After routine check of my audit logs this morning I found this (capture
with ausearch -i -m AVC):
----
type=SYSCALL msg=audit(30/05/11 01:42:21.687:173) : arch=i386
syscall=socketcall(connect) success=no exit=-115(Operation now in
progress) a0=3 a1=b6dfeb40 a2=55ee30 a3=0 items=0 ppid=1 pid=4308
auid=root uid=_transmission gid=_transmission euid=_transmission
suid=_transmission fsuid=_transmission egid=_transmission
sgid=_transmission fsgid=_transmission tty=(none) ses=1
comm=transmission-da exe=/usr/bin/transmission-daemon
subj=unconfined_u:system_r:transmissionbt_t:s0 key=(null)
type=AVC msg=audit(30/05/11 01:42:21.687:173) : avc: denied { recv }
for pid=4308 comm=transmission-da saddr=xx.xx.xx.xx src=80
daddr=10.x.x.x dest=39322 netif=lo
scontext=unconfined_u:system_r:transmissionbt_t:s0
tcontext=system_u:object_r:unauthorised_packet_t:s0 tclass=packet
----
type=AVC msg=audit(30/05/11 01:42:24.697:174) : avc: denied { recv }
for pid=5716 comm=sh saddr=xx.xx.xx.xx src=80 daddr=10.x.x.x dest=39322
netif=lo scontext=unconfined_u:system_r:transmissionbt_t:s0
tcontext=system_u:object_r:unauthorised_packet_t:s0 tclass=packet
----
type=AVC msg=audit(30/05/11 01:42:30.707:175) : avc: denied { recv }
for pid=5820 comm=ipset saddr=xx.xx.xx.xx src=80 daddr=10.x.x.x
dest=39322 netif=lo scontext=unconfined_u:system_r:transmissionbt_t:s0
tcontext=system_u:object_r:unauthorised_packet_t:s0 tclass=packet
----
type=AVC msg=audit(30/05/11 01:42:42.727:176) : avc: denied { recv }
for pid=6068 comm=sh saddr=xx.xx.xx.xx src=80 daddr=10.x.x.x dest=39322
netif=lo scontext=unconfined_u:system_r:transmissionbt_t:s0
tcontext=system_u:object_r:unauthorised_packet_t:s0 tclass=packet
----
A couple of interesting things:
1. "saddr" is address outside any of my network, so I presume this is
coming in (the avc is "recv"). The destination address, however, is on
one of my interfaces (tun device). What baffles me is that "netif" field
says "lo" which would suggest the loopback interface. How is that possible?

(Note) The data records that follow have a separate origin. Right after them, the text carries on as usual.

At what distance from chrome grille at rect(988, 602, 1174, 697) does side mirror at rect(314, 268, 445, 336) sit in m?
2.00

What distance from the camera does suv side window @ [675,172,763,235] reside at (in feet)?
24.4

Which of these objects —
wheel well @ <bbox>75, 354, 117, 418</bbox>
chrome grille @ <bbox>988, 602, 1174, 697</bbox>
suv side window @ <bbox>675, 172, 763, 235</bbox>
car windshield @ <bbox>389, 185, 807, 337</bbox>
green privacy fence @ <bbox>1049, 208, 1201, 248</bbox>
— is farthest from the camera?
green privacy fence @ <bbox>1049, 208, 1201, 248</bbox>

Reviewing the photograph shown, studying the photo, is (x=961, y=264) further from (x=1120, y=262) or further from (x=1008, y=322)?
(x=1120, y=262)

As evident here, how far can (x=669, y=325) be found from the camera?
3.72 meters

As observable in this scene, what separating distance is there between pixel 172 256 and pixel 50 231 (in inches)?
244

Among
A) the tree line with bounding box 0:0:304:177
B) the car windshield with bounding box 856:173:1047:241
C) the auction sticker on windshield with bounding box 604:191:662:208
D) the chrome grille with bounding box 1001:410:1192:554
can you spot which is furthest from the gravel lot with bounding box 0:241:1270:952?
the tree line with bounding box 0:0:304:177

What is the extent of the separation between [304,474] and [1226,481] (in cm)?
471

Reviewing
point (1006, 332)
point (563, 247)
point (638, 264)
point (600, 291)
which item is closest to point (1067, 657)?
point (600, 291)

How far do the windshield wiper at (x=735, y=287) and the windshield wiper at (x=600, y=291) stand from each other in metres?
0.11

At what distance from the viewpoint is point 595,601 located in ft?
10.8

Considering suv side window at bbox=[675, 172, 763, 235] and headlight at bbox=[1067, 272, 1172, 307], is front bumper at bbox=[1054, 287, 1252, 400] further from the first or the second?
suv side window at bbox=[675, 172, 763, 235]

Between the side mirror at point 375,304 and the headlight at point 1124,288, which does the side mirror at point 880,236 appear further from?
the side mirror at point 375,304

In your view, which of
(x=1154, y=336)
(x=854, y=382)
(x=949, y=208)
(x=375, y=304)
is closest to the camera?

2. The first AVC (173) refers to an attempt at receiving a packet from
outside and this was thwarted (success=no) by my iptables/selinux
packing mechanism. The following 3 AVCs however, have more sinister
look, I think, because they come from two *different* executables:
"comm=sh" (which suggests the command shell?) and "comm=ipset"
(suggesting the ipset command I have on the system). Does that mean an
attempt was made at executing these programs as well as an attempt to
receive packets using these? These 3 logs are a complete mystery to me
as neither the shell (sh) nor ipset have capabilities of sending or
receiving packets over the wire!
3. According to the last 3 logs (174-176), an attempt at receiving
packet was made (and denied) by these executables ("sh" and "ipset")
using destination address of my tun interface (10.x.x.x), but the
interface indicated in those logs is "lo". How is that possible?